# START OF Input records

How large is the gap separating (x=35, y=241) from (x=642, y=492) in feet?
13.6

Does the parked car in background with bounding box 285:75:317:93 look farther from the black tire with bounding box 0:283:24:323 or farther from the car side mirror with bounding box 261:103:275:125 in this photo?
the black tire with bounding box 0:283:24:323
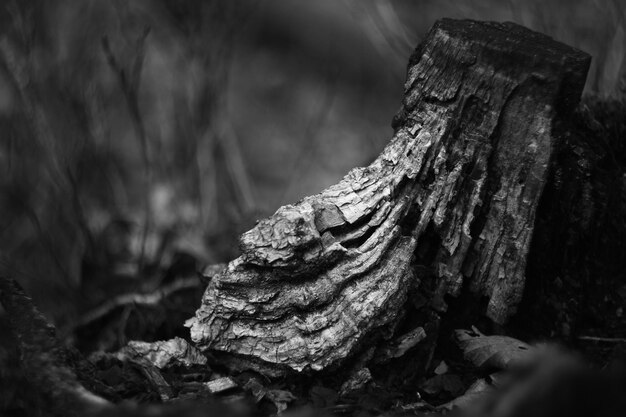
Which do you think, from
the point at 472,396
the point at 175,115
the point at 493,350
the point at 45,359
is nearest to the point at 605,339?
the point at 493,350

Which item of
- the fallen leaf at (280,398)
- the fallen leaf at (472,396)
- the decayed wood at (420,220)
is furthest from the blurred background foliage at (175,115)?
the fallen leaf at (472,396)

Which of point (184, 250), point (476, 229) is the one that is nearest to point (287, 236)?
point (476, 229)

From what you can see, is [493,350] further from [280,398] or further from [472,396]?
[280,398]

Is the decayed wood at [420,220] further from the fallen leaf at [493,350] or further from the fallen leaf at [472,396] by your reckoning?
the fallen leaf at [472,396]

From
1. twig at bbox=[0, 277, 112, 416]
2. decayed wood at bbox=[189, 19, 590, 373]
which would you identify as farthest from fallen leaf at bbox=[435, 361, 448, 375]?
twig at bbox=[0, 277, 112, 416]

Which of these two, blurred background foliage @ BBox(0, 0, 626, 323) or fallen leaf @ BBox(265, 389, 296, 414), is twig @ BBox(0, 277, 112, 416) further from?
blurred background foliage @ BBox(0, 0, 626, 323)

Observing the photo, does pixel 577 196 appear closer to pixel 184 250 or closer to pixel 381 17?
pixel 184 250
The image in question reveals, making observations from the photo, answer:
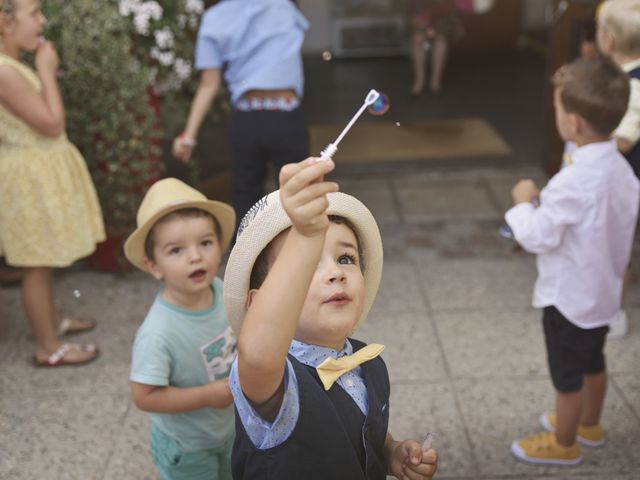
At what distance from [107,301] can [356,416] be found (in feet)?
10.1

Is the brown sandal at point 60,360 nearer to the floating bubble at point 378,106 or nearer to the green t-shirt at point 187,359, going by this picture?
the green t-shirt at point 187,359

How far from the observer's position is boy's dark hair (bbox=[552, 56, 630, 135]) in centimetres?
264

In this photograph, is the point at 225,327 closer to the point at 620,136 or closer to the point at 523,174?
the point at 620,136

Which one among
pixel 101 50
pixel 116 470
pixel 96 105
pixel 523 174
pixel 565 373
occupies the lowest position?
pixel 523 174

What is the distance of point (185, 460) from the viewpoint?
7.88ft

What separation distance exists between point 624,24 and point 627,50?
0.37 feet

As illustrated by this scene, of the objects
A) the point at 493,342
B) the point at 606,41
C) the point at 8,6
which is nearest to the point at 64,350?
the point at 8,6

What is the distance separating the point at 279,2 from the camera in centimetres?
392

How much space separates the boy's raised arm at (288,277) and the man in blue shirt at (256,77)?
2.71 meters

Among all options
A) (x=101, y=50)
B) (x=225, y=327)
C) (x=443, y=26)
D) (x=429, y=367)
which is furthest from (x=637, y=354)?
(x=443, y=26)

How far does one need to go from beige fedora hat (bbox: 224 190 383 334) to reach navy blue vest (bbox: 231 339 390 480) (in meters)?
0.17

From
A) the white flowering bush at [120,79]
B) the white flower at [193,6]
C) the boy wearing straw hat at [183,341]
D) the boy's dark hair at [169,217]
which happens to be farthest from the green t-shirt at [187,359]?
the white flower at [193,6]

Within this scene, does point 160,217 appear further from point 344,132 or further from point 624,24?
point 624,24

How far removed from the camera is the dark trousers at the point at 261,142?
13.2ft
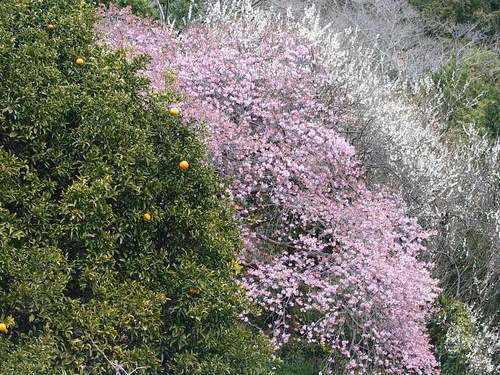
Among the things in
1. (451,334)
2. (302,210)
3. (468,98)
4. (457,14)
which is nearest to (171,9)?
(468,98)

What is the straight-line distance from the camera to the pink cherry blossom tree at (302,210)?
6.37m

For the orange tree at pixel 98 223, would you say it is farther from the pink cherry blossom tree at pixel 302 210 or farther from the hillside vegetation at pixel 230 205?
the pink cherry blossom tree at pixel 302 210

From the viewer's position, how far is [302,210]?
6.81 meters

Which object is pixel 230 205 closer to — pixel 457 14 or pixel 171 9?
pixel 171 9

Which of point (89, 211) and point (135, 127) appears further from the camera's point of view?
point (135, 127)

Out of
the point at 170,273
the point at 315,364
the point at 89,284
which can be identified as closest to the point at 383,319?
the point at 315,364

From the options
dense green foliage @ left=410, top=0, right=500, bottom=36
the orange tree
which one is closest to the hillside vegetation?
the orange tree

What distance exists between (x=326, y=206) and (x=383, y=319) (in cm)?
128

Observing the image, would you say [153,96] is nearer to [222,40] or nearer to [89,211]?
[89,211]

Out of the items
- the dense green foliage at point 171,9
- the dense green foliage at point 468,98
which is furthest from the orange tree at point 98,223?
the dense green foliage at point 468,98

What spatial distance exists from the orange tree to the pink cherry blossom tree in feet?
7.63

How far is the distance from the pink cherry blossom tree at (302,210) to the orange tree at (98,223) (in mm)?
2326

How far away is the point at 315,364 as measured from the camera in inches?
284

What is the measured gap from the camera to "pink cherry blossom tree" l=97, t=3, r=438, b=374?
6371 mm
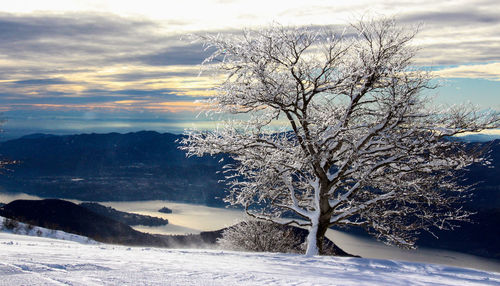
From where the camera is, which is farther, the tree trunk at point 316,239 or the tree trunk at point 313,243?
the tree trunk at point 316,239

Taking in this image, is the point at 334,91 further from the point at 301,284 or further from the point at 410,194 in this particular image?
the point at 301,284

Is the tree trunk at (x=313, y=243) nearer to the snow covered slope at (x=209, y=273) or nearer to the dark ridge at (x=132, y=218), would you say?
the snow covered slope at (x=209, y=273)

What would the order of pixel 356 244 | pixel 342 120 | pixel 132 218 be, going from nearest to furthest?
pixel 342 120
pixel 356 244
pixel 132 218

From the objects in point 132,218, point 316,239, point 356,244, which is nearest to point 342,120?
point 316,239

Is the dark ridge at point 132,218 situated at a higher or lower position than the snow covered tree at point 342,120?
lower

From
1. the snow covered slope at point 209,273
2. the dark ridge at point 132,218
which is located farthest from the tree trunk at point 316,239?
the dark ridge at point 132,218

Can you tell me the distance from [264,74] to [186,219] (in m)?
112

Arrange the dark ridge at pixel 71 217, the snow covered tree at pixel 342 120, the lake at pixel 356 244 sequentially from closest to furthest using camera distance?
the snow covered tree at pixel 342 120
the dark ridge at pixel 71 217
the lake at pixel 356 244

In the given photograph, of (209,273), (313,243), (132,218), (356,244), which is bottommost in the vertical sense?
(132,218)

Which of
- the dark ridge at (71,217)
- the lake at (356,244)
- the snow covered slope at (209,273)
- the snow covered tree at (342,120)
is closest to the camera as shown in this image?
the snow covered slope at (209,273)

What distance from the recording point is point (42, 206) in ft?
279

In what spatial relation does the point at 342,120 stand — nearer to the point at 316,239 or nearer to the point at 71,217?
the point at 316,239

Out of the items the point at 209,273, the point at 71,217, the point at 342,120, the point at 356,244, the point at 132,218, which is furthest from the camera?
the point at 132,218

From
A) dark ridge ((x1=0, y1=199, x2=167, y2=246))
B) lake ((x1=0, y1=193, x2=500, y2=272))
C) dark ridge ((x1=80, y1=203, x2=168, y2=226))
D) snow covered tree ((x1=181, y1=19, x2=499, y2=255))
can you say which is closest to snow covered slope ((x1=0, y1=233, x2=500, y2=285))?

# END OF Input records

Stated goal
Quote each line of the listing exactly, but leave the pictures out.

Completed exercise
How large is the gap separating (x=35, y=241) from (x=642, y=492) in feet?
13.6

Does the parked car in background with bounding box 285:75:317:93 look farther from the black tire with bounding box 0:283:24:323 or farther from the car side mirror with bounding box 261:103:275:125 in this photo?
the black tire with bounding box 0:283:24:323
Which do you think, from
the point at 472,396
the point at 175,115
the point at 493,350
the point at 45,359
is nearest to the point at 605,339?
the point at 493,350

Which item of
- the fallen leaf at (280,398)
- the fallen leaf at (472,396)
- the decayed wood at (420,220)
is furthest from the blurred background foliage at (175,115)?
the fallen leaf at (472,396)

Which of point (184, 250), point (476, 229) is the one that is nearest to point (287, 236)?
point (476, 229)

From what you can see, is [493,350] further from [280,398] or further from [472,396]?
[280,398]

Is the decayed wood at [420,220] further from the fallen leaf at [493,350] or further from the fallen leaf at [472,396] by your reckoning?
the fallen leaf at [472,396]

From
1. twig at bbox=[0, 277, 112, 416]
2. decayed wood at bbox=[189, 19, 590, 373]
which would you identify as farthest from fallen leaf at bbox=[435, 361, 448, 375]?
twig at bbox=[0, 277, 112, 416]

Which of these two, blurred background foliage @ BBox(0, 0, 626, 323) or fallen leaf @ BBox(265, 389, 296, 414), is twig @ BBox(0, 277, 112, 416) further from?
blurred background foliage @ BBox(0, 0, 626, 323)

Observing the photo, does pixel 577 196 appear closer to pixel 184 250 or closer to pixel 381 17?
pixel 184 250
The image in question reveals, making observations from the photo, answer:
At what distance from [107,301] can [356,416] be found (in feet)?
10.1

Is the brown sandal at point 60,360 nearer to the floating bubble at point 378,106 or nearer to the green t-shirt at point 187,359, going by this picture?
the green t-shirt at point 187,359

How far from the observer's position is boy's dark hair (bbox=[552, 56, 630, 135]) in centimetres?
264

In this photograph, is the point at 225,327 closer to the point at 620,136 or closer to the point at 523,174?
the point at 620,136

Which one among
pixel 101 50
pixel 116 470
pixel 96 105
pixel 523 174
pixel 565 373
occupies the lowest position?
pixel 523 174

What is the distance of point (185, 460) from the viewpoint?
7.88ft

What separation distance exists between point 624,24 and point 627,50?
0.37 feet

As illustrated by this scene, of the objects
A) the point at 493,342
B) the point at 606,41
C) the point at 8,6
which is nearest to the point at 64,350?
the point at 8,6

What is the distance separating the point at 279,2 from the camera in centimetres?
392

How much space separates the boy's raised arm at (288,277) and the man in blue shirt at (256,77)?
2.71 meters

Among all options
A) (x=101, y=50)
B) (x=225, y=327)
C) (x=443, y=26)
D) (x=429, y=367)
which is furthest from (x=637, y=354)?
(x=443, y=26)

How far does one need to go from beige fedora hat (bbox: 224 190 383 334) to reach navy blue vest (bbox: 231 339 390 480) (in meters)?
0.17

From
A) the white flowering bush at [120,79]
B) the white flower at [193,6]
C) the boy wearing straw hat at [183,341]
D) the boy's dark hair at [169,217]
which happens to be farthest from the green t-shirt at [187,359]?
the white flower at [193,6]

Within this scene, does point 160,217 appear further from point 344,132 or further from point 624,24?
point 624,24

How far removed from the camera is the dark trousers at the point at 261,142?
13.2ft
Among the things in
1. (451,334)
2. (302,210)
3. (468,98)
4. (457,14)
which is nearest to (171,9)?
(468,98)

What is the straight-line distance from the camera to the pink cherry blossom tree at (302,210)?
6.37m

For the orange tree at pixel 98 223, would you say it is farther from the pink cherry blossom tree at pixel 302 210 or farther from the hillside vegetation at pixel 230 205?
the pink cherry blossom tree at pixel 302 210

From the viewer's position, how far is [302,210]?
6.81 meters

Which object is pixel 230 205 closer to — pixel 457 14 or pixel 171 9?
pixel 171 9

Which of point (89, 211) and point (135, 127) appears further from the camera's point of view?
point (135, 127)

Out of
the point at 170,273
the point at 315,364
the point at 89,284
which can be identified as closest to the point at 383,319?
the point at 315,364

From the options
dense green foliage @ left=410, top=0, right=500, bottom=36
the orange tree
which one is closest to the hillside vegetation?
the orange tree

What distance exists between (x=326, y=206) and (x=383, y=319) (in cm)?
128

Observing the image, would you say [153,96] is nearer to [222,40] or nearer to [89,211]?
[89,211]

Out of the items
- the dense green foliage at point 171,9
- the dense green foliage at point 468,98
which is furthest from the orange tree at point 98,223?
the dense green foliage at point 468,98

What spatial distance exists from the orange tree to the pink cherry blossom tree in feet?
7.63

How far is the distance from the pink cherry blossom tree at (302,210) to the orange tree at (98,223) (in mm)?
2326

How far away is the point at 315,364 as measured from the camera in inches?
284

What is the measured gap from the camera to "pink cherry blossom tree" l=97, t=3, r=438, b=374?
6371 mm
From where the camera is, which is farther, the tree trunk at point 316,239 or the tree trunk at point 313,243?
the tree trunk at point 316,239

Taking in this image, is the point at 334,91 further from the point at 301,284 or further from the point at 410,194 in this particular image?
the point at 301,284

Is the tree trunk at (x=313, y=243) nearer to the snow covered slope at (x=209, y=273) or nearer to the dark ridge at (x=132, y=218), would you say?
the snow covered slope at (x=209, y=273)

What would the order of pixel 356 244 | pixel 342 120 | pixel 132 218 be, going from nearest to furthest?
pixel 342 120
pixel 356 244
pixel 132 218

From the objects in point 132,218, point 316,239, point 356,244, which is nearest to point 342,120?
point 316,239

Is the dark ridge at point 132,218 situated at a higher or lower position than the snow covered tree at point 342,120?
lower

From
1. the snow covered slope at point 209,273
2. the dark ridge at point 132,218
which is located farthest from the tree trunk at point 316,239?
the dark ridge at point 132,218

Can you tell me the distance from [264,74] to [186,219] (in m)?
112

Arrange the dark ridge at pixel 71 217, the snow covered tree at pixel 342 120, the lake at pixel 356 244 sequentially from closest to furthest using camera distance?
the snow covered tree at pixel 342 120
the dark ridge at pixel 71 217
the lake at pixel 356 244

In the given photograph, of (209,273), (313,243), (132,218), (356,244), which is bottommost in the vertical sense?
(132,218)

Which of
- the dark ridge at (71,217)
- the lake at (356,244)
- the snow covered slope at (209,273)
- the snow covered tree at (342,120)
is closest to the camera as shown in this image?
the snow covered slope at (209,273)

What distance from the recording point is point (42, 206) in ft?
279

In what spatial relation does the point at 342,120 stand — nearer to the point at 316,239 or nearer to the point at 71,217?
the point at 316,239

Out of the items the point at 209,273, the point at 71,217, the point at 342,120, the point at 356,244, the point at 132,218, which is furthest from the camera?
the point at 132,218

From
A) dark ridge ((x1=0, y1=199, x2=167, y2=246))
B) lake ((x1=0, y1=193, x2=500, y2=272))
C) dark ridge ((x1=80, y1=203, x2=168, y2=226))
D) snow covered tree ((x1=181, y1=19, x2=499, y2=255))
can you say which is closest to snow covered slope ((x1=0, y1=233, x2=500, y2=285))?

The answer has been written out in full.